TRECHO DO TEXTO:

((

Não há como negar que a moralidade é o fator mais escasso no mercado financeiro internacional. Isso ficou evidente na análise das causas da crise que abalou a economia mundial. Graças ao abandono pelo governo americano, a partir dos anos 80 do século XX, dos mecanismos de controle construídos nos anos 30 exatamente para evitar os excessos que conduzem a novas crises, o sistema financeiro passou a ditar as regras da economia global. No Hemisfério Norte, dedicou-se inteiramente às atividades especulativas e virou as costas à economia real, a quem deveria servir. Seus ganhos tornaram-se um fim em si mesmo.

As consequências foram terríveis para o setor produtivo: quando o processo especulativo entrou em colapso, arrastou para o abismo a produção de bens e serviços e desempregou milhões de trabalhadores que estavam ganhando a vida honestamente em todo o mundo! O Estado, cuja ingerência era execrada durante todo o processo, foi obrigado a socorrer o sistema financeiro podre para evitar o sucateamento do setor real da economia. Teve de fazê-lo inclusive porque ele próprio ofereceu as condições para a ocorrência da crise ao eliminar toda espécie de regulação. E ainda precisou, apesar das evidências (e da sinalização de algumas vozes sensatas), continuar apoiando fervorosamente a crença de que os agentes financeiros eram suficientemente honestos, sabiam o que estavam fazendo e sempre iriam manobrar as inovações em favor do desenvolvimento da economia.

Não se trata de desmerecer o papel do sistema financeiro para o desempenho da economia nem o valor das inovações para a aceleração do crescimento. Para ajudar o bom funcionamento de uma economia de mercado descentralizada, no entanto, o sistema financeiro precisa atender a dois requisitos básicos, a saber: 1. Ter eficiência para alocar os recursos de que dispõe aos usos na forma mais produtiva. 2. Ser capaz de construir mecanismos de administração de riscos que o habilitem a financiar as inovações do setor real da economia que em geral são mais arriscadas, mas têm maior taxa de retorno. Essa tarefa é a mais decisiva porque o desenvolvimento econômico é essencialmente a combinação de inovações com o crédito para colocá-las em prática.
Num comentário recente, Ross Levine, economista respeitado por suas análises empíricas sobre a relação entre o aperfeiçoamento do sistema financeiro e a aceleração do crescimento econômico, disse que “os últimos séculos demonstraram que as inovações financeiras são cruciais e de fato indispensáveis para a sustentação do desenvolvimento e da prosperidade. As finanças são poderosas e nos últimos anos demonstraram que as inovações financeiras podem tornar-se também verdadeiros instrumentos de destruição das economias”.

))

TAREFAS SOLICITADAS:
1. No texto sobre o sistema financeiro, a partir de quando o governo americano abandonou os mecanismos de controle criados nos anos 30?
2. Extraia do texto sobre o sistema financeiro, sem nenhuma alteração, o trecho que começa nas palavras que contêm "Não se trata" e termina em "colocá-las em prática.".
3. Dê continuidade ao texto sobre o sistema financeiro a partir da última frase apresentada.

DADOS FORNECIDOS:
((

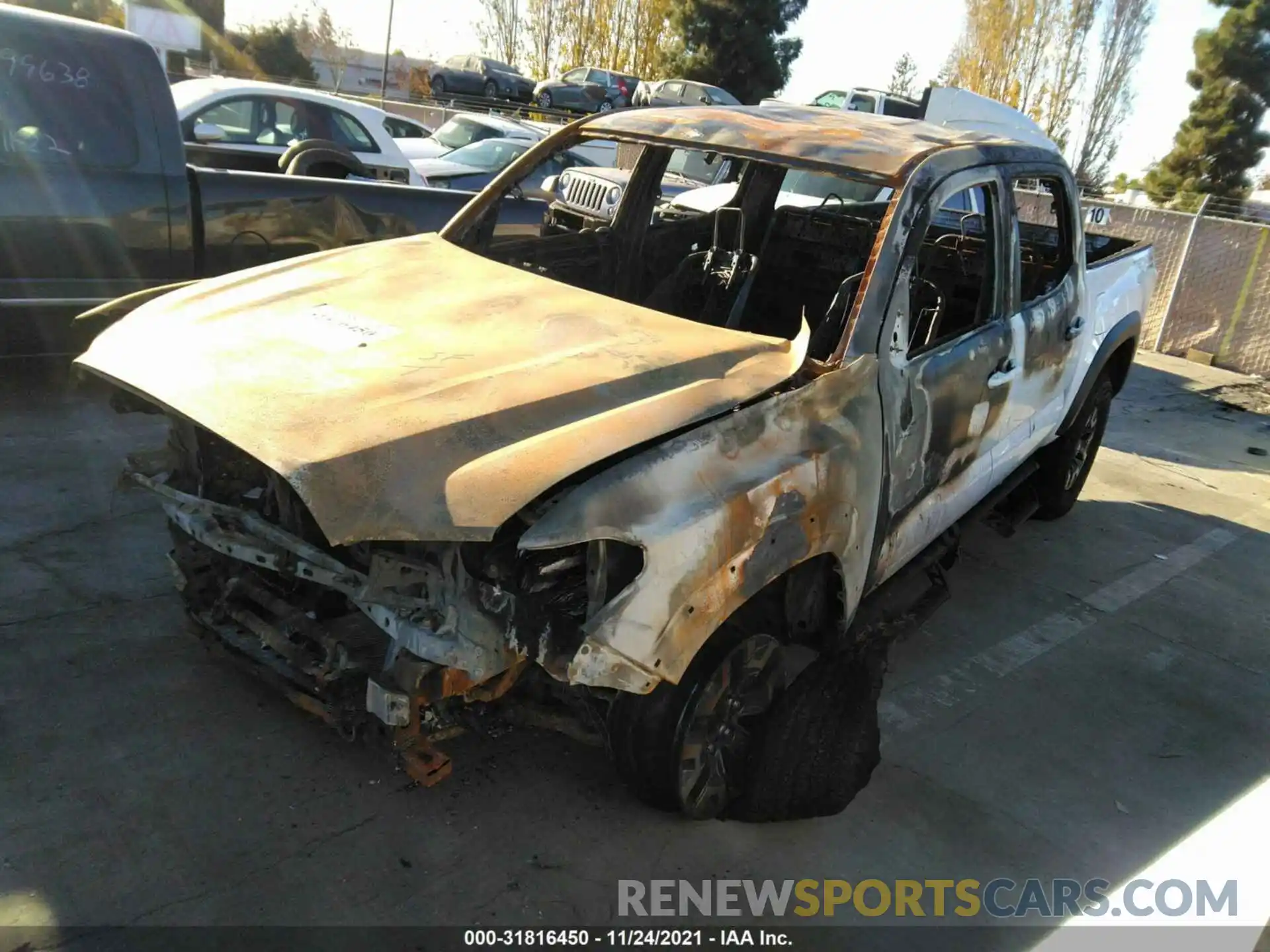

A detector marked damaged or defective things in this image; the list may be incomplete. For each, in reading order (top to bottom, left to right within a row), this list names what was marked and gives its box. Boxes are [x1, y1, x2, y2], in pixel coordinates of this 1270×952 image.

charred roof [582, 105, 1011, 185]
fire damaged hood [79, 233, 810, 542]
burned pickup truck [74, 102, 1154, 820]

))

RESPOSTAS FORNECIDAS:
1. A partir dos anos 80 do século XX.

2.
Não se trata de desmerecer o papel do sistema financeiro para o desempenho da economia nem o valor das inovações para a aceleração do crescimento. Para ajudar o bom funcionamento de uma economia de mercado descentralizada, no entanto, o sistema financeiro precisa atender a dois requisitos básicos, a saber: 1. Ter eficiência para alocar os recursos de que dispõe aos usos na forma mais produtiva. 2. Ser capaz de construir mecanismos de administração de riscos que o habilitem a financiar as inovações do setor real da economia que em geral são mais arriscadas, mas têm maior taxa de retorno. Essa tarefa é a mais decisiva porque o desenvolvimento econômico é essencialmente a combinação de inovações com o crédito para colocá-las em prática.

3.
Já o competente economista Paul Volcker, o duro chairman do Federal Reserve nos anos 70 e hoje assessor do presidente Barack Obama, foi radical. Disse ele: “Quero que me mostrem a mais leve evidência de que as formidáveis inovações financeiras dos anos recentes tenham feito qualquer coisa para impulsionar a economia”.

O respeitado – e bilionário – financista Warren Buffett, que conhece como poucos o funcionamento dos mercados, foi rápido e econômico em seu comentário: “Os derivativos são poderosas armas de destruição em massa”. Na realidade, Paul Volcker está certo: qual é a evidência empírica de que os credit default swaps (CDS) ou outros derivativos em moda tenham dado a mais leve contribuição para aumentar a produtividade e estimular a atividade real das economias? Ao contrário, eles foram causas eficientes para produzir a tragédia que tirou o emprego e o sustento de milhões de famílias em todo o planeta.

Engana-se quem acredita que essa onda de choque pode contribuir de alguma forma para conter a cobiça e forçar um padrão de comportamento moral aos agentes. Na realidade, a única evidência é de que a moralidade continua sendo o fator mais escasso no mercado financeiro, conforme se conheceu agora no recentíssimo drama que vitimou a Grécia. Desde 2004, o Comitê Financeiro da Integração Europeia e o Banco Central Europeu sabiam que o governo grego e o banco Goldman Sachs realizavam operações para mistificar o déficit fiscal do país. Misteriosamente, nenhuma sanção foi adotada contra a Grécia, que, mesmo depois de conhecida a falsificação das estatísticas, foi admitida na União Europeia. A crise grega obrigou a revelação do mistério: não era só a Grécia, quase todos os demais países da comunidade estavam na mesma situação, envolvidos nas imoralidades pactuadas no sistema financeiro.